SION&THE MOGAMI 新宿リキッドルーム 12.20

 ARBだったかのライナーノーツに「大人が聴けるロック」みたいな事が書いてあったような気がする。
確かに10代、20代に比べて年を取っていけば刺激を受ける音楽に出会う事もままならないかもしれない。俺も90年代に入ってからの音楽はつまらなかった。。目新しいバンドが英語に何唄っても叫んでも何とも感じないことの方が多かった。そして今日、SIONのライブを観て「あぁ、これが年を取ってからも聴ける音楽か」とフト思ってしまった。いいことか悪いか知らない。無駄に長ったるいコンサートに行くより今日のシオンの方が楽しかったと思う(チケ代もやっぱり大人向きだが・・・)。
 師走に入った季節を新宿リキッドに向かってた。向かう途中、12月に入るとどうしてもSIONの曲が頭にやたら流れる。っつか冬に聴くほうが向いてる曲ばっかり唄うオジサンなんだらしょうがないけど(汗) リキッドについてやっぱり思うのが「7階まで歩くのかよ!!」(涙)あの階段ホントに勘弁して欲しい・・・。

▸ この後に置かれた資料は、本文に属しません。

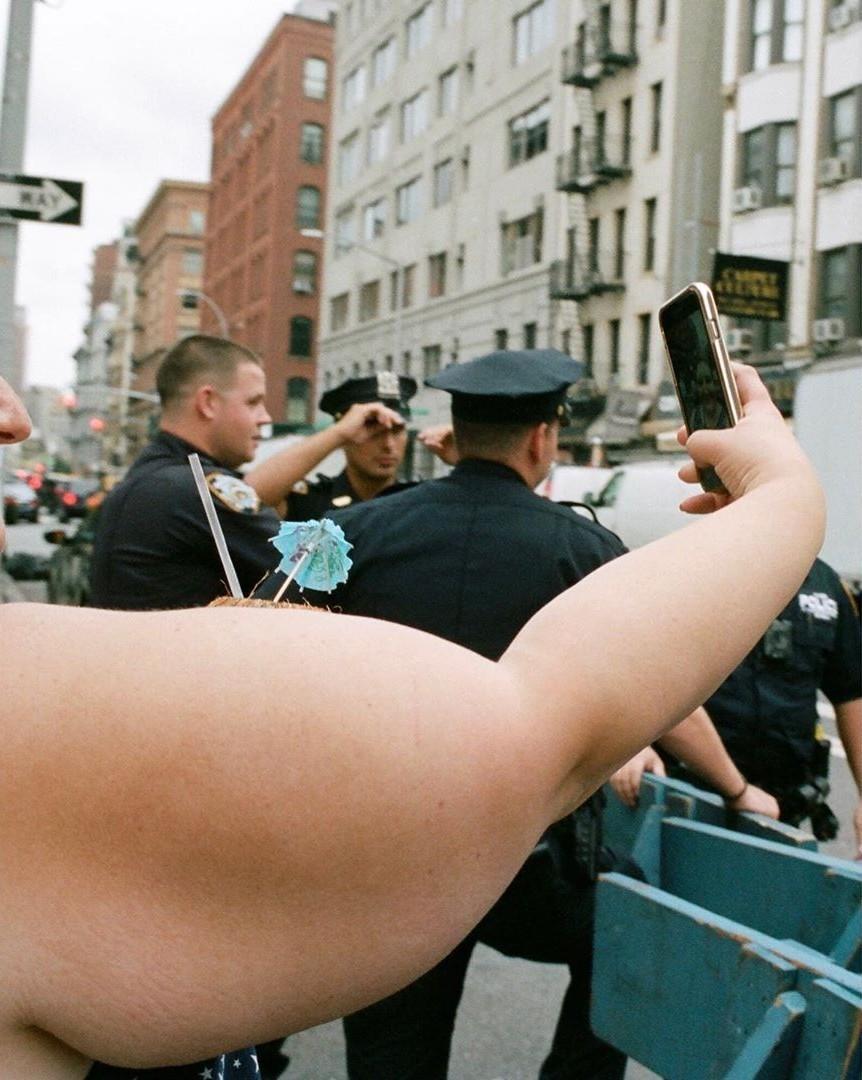«Селфи с полицией». Автор Дэниел Арнольд
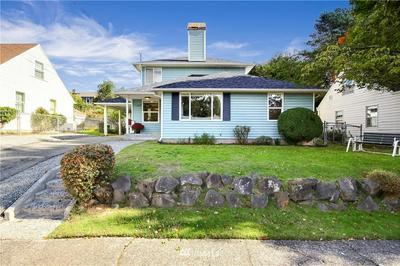 11422 CRESTWOOD DR S, Seattle, WA 98178 - Photo 2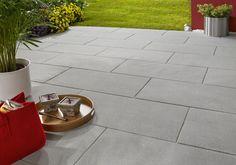 Habanera® - Glanz im großen Format. Klares Design, ebene Oberflächen und dezente Farben. Die eingearbeiteten Glimmerpartikel bringen die Platten je nach Lichteinfall zum Strahlen und setzen Ihre Terrasse eindrucksvoll in Szene.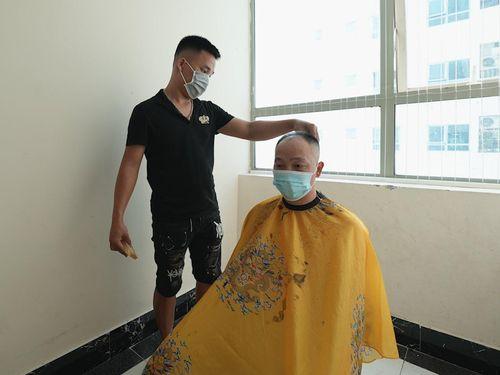 Dịch vụ cắt tóc tại nhà hút khách trong dịch Covid-19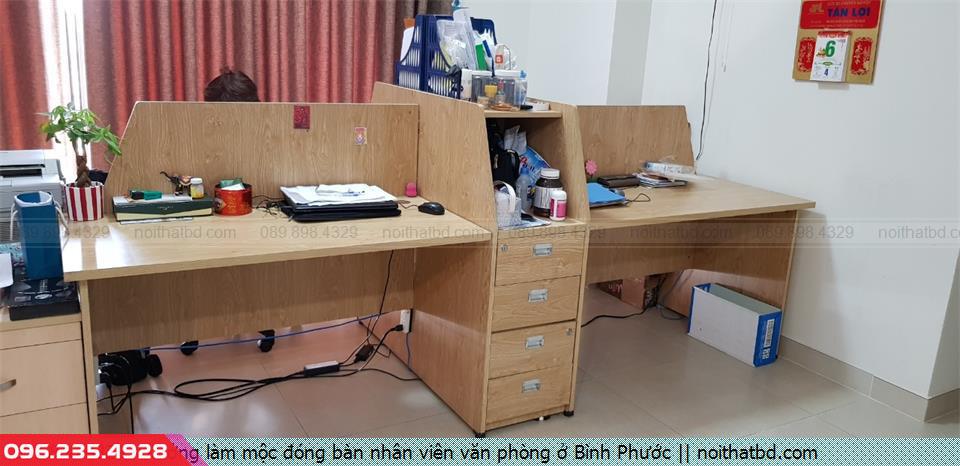 Xưởng làm mộc đóng bàn nhân viên văn phòng ở Bình Phước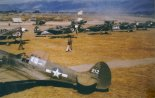 """Samoloty myśliwskie Curtiss P-40 """"Warhawk"""" z 23. Grupy Myśliwskiej na lotnisku Paoshan (Chiny), koniec 1943 r. (Źródło: via Andre Ziegniewski via Aeroplan nr 4/2006)."""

ライブ始まる前から疲れちまうよ。7階付近までやっと登ると入り口で密集して入れるまで待たされた。シオンのライブに来てる人って一言で「こういう奴ら」って言えないぐらいバラバラ。10代から30代後半ぐらいの人でパンクス、ロッカー、メタル好きそうな女性、真面目に働いてそうな普通のオッサン・オバサン、「何しに来たの?」っていうぐらいドレスアップした女性。。そんな人達が思い思いにリキッドに集まってエモコア(?)が流れる中を待つ。貰ったチラシに目を落として過去のアルバムが再発されるそうな。いいね、俺持ってないアルバムがまだ何枚かあるからこの機会に買うよ(ヤフオク高いし)。
 客が一杯集まった7時ごろ、ほぼ定刻通りに客電が消えてSEも何にもなしにメンバーが登場。もちろん客電が消えた途端、「シオーン!!」とみんな叫んだ。藤井一彦がジャ・・ジャ・・ジャーーンとギターを鳴らしてSIONの楽しいライブは始まった。シオンの顔は気負うトコロが全くないほど楽しそうに唄ってた。出だしはそんな暖かい感じでMOGAMIの音に酔って踊っていた。そして時々SIONの一行にも満たない詩が突き刺さる。「どうも〜!どうも〜!楽しんで行けよ〜」と腕を上げて行った後もR&Rタイムは続く。藤井一彦も前に出てきて客を煽る。本当にローリング・ストーンズみたいなシンプルなR&Rマジックで楽しい。新作「ALIVE OR ARRIVAL」からのナンバーが続く。中でも「低い空」は個人的にもうすぐ30代のサラリーマンになりそうなこともあって好きだ。「♪たった一日で〜魅惑のバストに〜」で耳を客席に向けると「おっぱい!」とみんなで飛んだ。曲が終わってやんややんや拍手して「いやいや、この忙しい時期にどうもありがとう〜・・・嬉しいなー!嬉しいぞ〜。」イエー!!ミディアム・テンプのリフが流れて等身大のシオンを唄った「ガラクタ」だ。「♪このガラクタは〜このガラクタは〜まだまだ止まらない〜!確かに型の古いエンジンさ〜、だけどまだまだ止まらない〜!」おう!まだまだガラクタな歌を歌ってくれ。そして・・・やっと聴けた「冬の街」!(涙)ギターの音がでかくてアレンジがだいぶ変わったから最初、何の歌から分からなかったけど「♪別れてなんてただの〜・・・」唄い出した瞬間、歓声上げてしまった。どう唄ってもやっぱりこの時期になるとこの歌・・・染みる。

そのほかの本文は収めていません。